A tiny piece of metal from the railroad track he was hammering broke off and stuck in his eye. Dirty and sweaty from the work, he went home to clean up, because he would not go to the hospital in that condition. He had to be clean.

My father ended up losing his eye that day. Dad was a hard and loyal worker who always did as he was asked. He took a great deal of pride in his work and his ability to provide for his family. He never complained.

As a laborer for the Rio Grande railroad, he worked all day in the summer, often in 100-degree heat, over iron rails, black-oiled ties and concretelike clay dirt. He hauled 10- to 20-foot rails, pulled out old ties and replaced them with new ones. Each worker had to change eight ties a day, and that usually entailed wearing out two pickaxes a day. In the winters, there would often be a knock at the door as there were no phones then, and he would be called in the middle of the night to go clean frozen tracks in freezing temperatures.
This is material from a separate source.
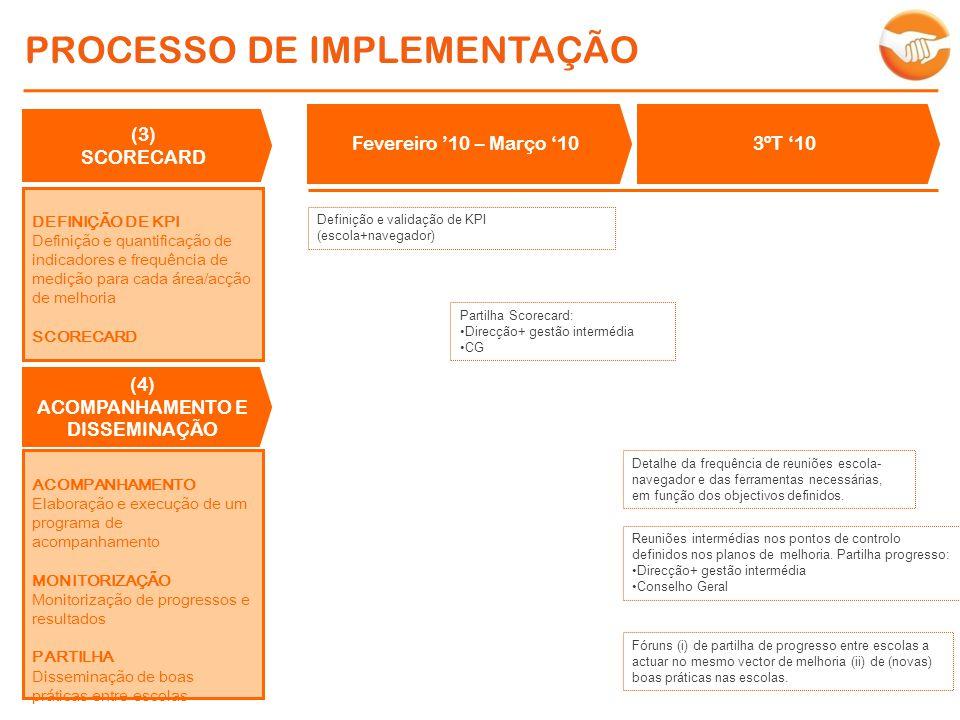 PROCESSO DE IMPLEMENTAÇÃO (4) ACOMPANHAMENTO E DISSEMINAÇÃO ACOMPANHAMENTO Elaboração e execução de um programa de acompanhamento MONITORIZAÇÃO Monito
There are laborers today who, like my father, come home physically drained, yet find time for their family. These are the men and women who built our nation's communities, roads, railroads, mines, farms, picked our fruits and vegetables, hauled our garbage — and they still do. They are the service workers who make deliveries; maintain our clean communities; care for our children, the infirm, the elderly; in order to feed their families. They are the backbone of our communities. They dignify work and deserve our deepest respect and a living wage.

Utahns have always valued hard work, and our state symbol, the beehive, represents those values of industry, hard work, and perseverance. There was dignity in hard work. That's the pioneer spirit. Historically, America has honored working men and women by establishing Labor Day as an official holiday. Now, the day seems more to mark the end of summer vacation, filled with picnics in the park, hot dogs, games and the beginning of school and the kickoff of political campaigns.

Today, we celebrate Labor Day more as a day off, but not necessarily to honor the workers. Matter of fact, while we say we value labor, the work ethic, perseverance, industry, we no longer give workers the respect, pay and protection unions worked hard to get. Now they are a forgotten group; the faceless, who no longer seem to be as valued. The labor laws that were passed are no longer vigorously enforced and have not kept up with changes in the workplace and the economy. Many workers now must hold two jobs to earn a living wage to provide for their families.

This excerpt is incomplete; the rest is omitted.